Infraestrutura
Eleições de conselho de pesca definem representantes da sociedade
Atividade pesqueira
Nesta quinta-feira (29), a composição das entidades que representarão a sociedade civil no Conselho Nacional de Aquicultura e Pesca (Conape), órgão consultivo do Ministério da Pesca e Aquicultura (MPA), no biênio 2014-2016, foi divulgada. Ao todo, o órgão conta com 54 conselheiros, dos quais 27 representam a sociedade civil.
Os 14 delegados de entidades ligadas à pesca e aquicultura autorizados pela comissão eleitoral a participar das eleições mantiveram, apesar de algumas disputas, as entidades já representadas, e com a mesma proporção de conselheiros em cada uma delas.

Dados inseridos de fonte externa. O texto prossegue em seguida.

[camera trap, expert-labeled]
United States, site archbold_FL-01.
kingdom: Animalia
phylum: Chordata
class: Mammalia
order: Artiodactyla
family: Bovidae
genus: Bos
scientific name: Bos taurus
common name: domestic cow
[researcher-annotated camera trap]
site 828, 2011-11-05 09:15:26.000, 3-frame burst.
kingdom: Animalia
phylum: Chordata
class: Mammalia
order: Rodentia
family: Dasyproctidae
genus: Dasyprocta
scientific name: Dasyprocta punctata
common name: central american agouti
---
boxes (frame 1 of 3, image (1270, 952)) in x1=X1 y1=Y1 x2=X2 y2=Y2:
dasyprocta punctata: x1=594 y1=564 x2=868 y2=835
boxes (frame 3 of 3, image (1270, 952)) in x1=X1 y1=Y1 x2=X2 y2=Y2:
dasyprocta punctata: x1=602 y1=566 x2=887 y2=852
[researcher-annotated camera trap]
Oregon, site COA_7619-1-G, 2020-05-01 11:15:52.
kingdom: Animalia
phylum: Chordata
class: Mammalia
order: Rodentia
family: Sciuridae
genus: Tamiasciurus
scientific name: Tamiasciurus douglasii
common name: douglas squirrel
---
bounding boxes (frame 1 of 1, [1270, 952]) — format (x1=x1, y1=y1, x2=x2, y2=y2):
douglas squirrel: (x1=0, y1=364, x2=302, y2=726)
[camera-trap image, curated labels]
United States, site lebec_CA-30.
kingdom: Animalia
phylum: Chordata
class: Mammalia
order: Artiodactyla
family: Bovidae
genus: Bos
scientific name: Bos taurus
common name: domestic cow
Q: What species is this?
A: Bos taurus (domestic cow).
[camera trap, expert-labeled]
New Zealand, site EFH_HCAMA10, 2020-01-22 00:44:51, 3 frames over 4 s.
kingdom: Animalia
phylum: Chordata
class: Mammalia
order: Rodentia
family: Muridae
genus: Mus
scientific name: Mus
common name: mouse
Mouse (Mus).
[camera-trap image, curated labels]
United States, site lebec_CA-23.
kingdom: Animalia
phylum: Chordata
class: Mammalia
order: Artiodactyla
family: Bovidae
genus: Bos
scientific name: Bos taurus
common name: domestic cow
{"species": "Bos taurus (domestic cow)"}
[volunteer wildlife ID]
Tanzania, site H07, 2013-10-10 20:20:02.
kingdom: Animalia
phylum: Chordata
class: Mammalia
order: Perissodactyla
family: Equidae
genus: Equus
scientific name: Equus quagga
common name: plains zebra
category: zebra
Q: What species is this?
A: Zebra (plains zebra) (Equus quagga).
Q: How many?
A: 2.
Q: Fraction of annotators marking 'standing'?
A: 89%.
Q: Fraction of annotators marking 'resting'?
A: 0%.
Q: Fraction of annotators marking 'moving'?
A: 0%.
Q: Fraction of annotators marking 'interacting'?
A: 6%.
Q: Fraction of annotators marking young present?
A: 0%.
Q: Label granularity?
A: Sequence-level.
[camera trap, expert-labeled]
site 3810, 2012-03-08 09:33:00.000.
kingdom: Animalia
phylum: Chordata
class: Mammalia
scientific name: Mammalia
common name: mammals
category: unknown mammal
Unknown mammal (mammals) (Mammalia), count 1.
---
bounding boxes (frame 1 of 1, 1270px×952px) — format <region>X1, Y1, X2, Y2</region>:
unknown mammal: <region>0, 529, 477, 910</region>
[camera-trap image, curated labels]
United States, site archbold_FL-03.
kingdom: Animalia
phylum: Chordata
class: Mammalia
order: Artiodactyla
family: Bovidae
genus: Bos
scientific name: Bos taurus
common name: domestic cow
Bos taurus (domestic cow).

“Entendo que a eleição foi um sucesso e reforçou a composição atual, para que possamos fortalecer muito mais o conselho e dar o suporte necessário ao ministro para as grandes questões da pesca e da aquicultura nacional”, avaliou José Maria Pugas, delegado da Confederação Nacional dos Pescadores e Aquicultores (CNPA).
A posse dos conselheiros está prevista para o próximo dia 16 de julho, em Brasília. No dia seguinte (17) os representantes farão a primeira reunião do 5º mandato do Conape. “Na oportunidade vamos estabelecer um plano de trabalho e as prioridades para a atuação do conselho”, acrescentou José Pugas.
Do total dos conselheiros eleitos, 15 representarão as entidades e organizações dos movimentos sociais e dos trabalhadores da pesca e da aquicultura; 10 as entidades empresariais; e dois os centros de academia e pesquisa.
Tranversalidade
De acordo com Roberto Imai, coordenador do Comitê da Cadeia Produtiva da Pesca e da Aquicultura (Compesca), da FIESP, o Conape tem importância estratégica para os segmentos de pesca e aquicultura nacional.
“As eleições, de que participei como delegado, mostraram que há disputa e um processo de crescimento das representações, o que é muito importante para a atuação estratégica e a transversalidade entre os diferentes setores atendidos pelo conselho, que têm questões em comum”, diz.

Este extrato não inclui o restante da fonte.